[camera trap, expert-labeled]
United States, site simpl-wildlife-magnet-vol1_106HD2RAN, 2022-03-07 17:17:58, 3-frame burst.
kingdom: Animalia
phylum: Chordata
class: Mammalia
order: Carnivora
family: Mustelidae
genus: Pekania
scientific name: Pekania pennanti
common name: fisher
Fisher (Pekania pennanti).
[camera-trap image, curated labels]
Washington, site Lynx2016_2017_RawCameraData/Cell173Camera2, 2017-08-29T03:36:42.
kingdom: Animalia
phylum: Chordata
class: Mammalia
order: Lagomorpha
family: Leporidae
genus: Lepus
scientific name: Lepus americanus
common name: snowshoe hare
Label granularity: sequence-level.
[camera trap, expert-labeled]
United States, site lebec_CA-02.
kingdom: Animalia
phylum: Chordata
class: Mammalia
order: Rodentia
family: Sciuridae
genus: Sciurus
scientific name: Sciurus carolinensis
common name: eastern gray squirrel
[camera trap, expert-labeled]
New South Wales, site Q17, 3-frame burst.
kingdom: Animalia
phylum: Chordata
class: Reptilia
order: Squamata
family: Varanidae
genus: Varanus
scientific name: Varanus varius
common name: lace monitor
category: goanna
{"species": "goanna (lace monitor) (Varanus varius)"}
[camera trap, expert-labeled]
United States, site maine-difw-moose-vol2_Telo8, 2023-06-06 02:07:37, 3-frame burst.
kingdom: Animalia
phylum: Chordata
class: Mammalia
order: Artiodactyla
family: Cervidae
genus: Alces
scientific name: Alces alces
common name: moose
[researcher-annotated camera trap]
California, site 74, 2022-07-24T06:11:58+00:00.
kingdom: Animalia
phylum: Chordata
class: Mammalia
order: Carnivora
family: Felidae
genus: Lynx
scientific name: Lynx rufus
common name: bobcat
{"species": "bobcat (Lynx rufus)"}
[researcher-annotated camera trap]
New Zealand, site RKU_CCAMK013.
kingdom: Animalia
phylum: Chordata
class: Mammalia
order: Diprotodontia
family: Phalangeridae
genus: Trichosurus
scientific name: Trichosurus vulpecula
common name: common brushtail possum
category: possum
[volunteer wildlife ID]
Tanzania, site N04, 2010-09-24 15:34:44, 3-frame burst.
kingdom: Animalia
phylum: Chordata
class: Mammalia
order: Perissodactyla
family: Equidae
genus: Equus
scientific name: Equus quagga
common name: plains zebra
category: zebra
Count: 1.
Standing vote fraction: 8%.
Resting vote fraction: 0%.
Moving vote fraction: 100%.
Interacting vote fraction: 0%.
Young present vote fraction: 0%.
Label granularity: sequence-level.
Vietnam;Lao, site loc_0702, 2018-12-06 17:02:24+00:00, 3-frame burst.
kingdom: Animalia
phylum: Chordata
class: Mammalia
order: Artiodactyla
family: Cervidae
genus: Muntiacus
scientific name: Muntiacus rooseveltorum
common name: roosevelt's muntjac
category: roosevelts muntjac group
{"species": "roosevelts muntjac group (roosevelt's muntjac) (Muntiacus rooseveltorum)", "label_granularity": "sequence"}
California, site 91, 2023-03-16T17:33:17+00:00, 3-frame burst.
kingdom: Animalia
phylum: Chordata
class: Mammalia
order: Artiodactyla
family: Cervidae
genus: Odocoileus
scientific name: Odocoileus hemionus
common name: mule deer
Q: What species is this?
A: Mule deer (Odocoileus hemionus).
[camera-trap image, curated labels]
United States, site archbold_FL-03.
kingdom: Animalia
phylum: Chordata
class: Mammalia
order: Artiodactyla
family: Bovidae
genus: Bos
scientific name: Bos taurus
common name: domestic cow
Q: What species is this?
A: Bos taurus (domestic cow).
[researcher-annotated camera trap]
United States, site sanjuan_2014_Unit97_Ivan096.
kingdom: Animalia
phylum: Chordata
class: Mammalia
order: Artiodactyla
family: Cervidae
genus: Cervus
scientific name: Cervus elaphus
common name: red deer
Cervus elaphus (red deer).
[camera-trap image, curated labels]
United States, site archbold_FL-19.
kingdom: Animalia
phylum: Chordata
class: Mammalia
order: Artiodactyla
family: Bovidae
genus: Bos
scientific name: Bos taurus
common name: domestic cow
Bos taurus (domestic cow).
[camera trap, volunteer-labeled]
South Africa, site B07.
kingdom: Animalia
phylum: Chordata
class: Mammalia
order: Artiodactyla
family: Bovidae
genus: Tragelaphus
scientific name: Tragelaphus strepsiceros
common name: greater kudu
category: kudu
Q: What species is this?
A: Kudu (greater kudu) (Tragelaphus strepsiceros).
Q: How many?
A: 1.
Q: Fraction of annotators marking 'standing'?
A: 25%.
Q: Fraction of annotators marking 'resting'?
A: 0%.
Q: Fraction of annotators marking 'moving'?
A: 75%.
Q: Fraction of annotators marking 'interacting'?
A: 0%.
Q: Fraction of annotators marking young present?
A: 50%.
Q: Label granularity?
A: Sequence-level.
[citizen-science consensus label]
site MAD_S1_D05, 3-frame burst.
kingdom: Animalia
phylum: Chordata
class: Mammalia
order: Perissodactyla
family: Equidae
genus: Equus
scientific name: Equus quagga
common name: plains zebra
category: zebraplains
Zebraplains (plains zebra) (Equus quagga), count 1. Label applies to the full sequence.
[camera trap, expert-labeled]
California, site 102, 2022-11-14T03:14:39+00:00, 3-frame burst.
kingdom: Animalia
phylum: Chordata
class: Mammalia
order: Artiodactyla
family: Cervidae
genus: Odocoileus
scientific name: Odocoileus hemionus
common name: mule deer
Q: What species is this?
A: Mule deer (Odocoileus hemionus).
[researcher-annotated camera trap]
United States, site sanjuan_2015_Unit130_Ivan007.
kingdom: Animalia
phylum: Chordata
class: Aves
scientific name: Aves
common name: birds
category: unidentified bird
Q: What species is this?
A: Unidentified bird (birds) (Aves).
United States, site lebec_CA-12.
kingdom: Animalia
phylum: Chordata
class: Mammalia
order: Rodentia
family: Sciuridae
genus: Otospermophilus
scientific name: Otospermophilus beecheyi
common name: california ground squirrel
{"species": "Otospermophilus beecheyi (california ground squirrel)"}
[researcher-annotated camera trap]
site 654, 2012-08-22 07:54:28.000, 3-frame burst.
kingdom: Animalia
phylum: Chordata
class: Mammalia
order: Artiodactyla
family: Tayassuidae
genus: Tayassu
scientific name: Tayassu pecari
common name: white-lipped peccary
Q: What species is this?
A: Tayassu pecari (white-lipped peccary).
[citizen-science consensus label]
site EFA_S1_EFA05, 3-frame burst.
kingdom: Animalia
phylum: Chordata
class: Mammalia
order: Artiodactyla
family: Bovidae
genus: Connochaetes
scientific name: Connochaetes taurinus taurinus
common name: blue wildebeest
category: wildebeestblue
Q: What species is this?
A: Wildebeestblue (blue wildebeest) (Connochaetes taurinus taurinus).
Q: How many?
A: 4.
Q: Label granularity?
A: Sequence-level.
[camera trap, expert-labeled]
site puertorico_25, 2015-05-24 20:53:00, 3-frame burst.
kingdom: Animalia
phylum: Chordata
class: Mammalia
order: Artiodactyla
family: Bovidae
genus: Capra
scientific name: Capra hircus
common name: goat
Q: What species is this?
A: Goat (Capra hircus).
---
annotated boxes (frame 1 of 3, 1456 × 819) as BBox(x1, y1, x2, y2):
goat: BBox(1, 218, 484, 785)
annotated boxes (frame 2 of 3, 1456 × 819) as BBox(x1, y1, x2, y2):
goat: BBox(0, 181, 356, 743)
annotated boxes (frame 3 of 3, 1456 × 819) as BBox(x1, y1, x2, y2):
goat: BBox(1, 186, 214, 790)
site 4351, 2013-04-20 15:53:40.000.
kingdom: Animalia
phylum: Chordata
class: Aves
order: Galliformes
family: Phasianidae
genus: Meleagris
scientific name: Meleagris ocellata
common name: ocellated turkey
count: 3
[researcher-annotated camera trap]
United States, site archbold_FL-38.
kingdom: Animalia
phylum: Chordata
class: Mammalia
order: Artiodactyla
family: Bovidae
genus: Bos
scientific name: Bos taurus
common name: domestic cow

* * *

Respond with a number only, please: how many lines in this data include the word "vote".

(EXPECTED ANSWER) 5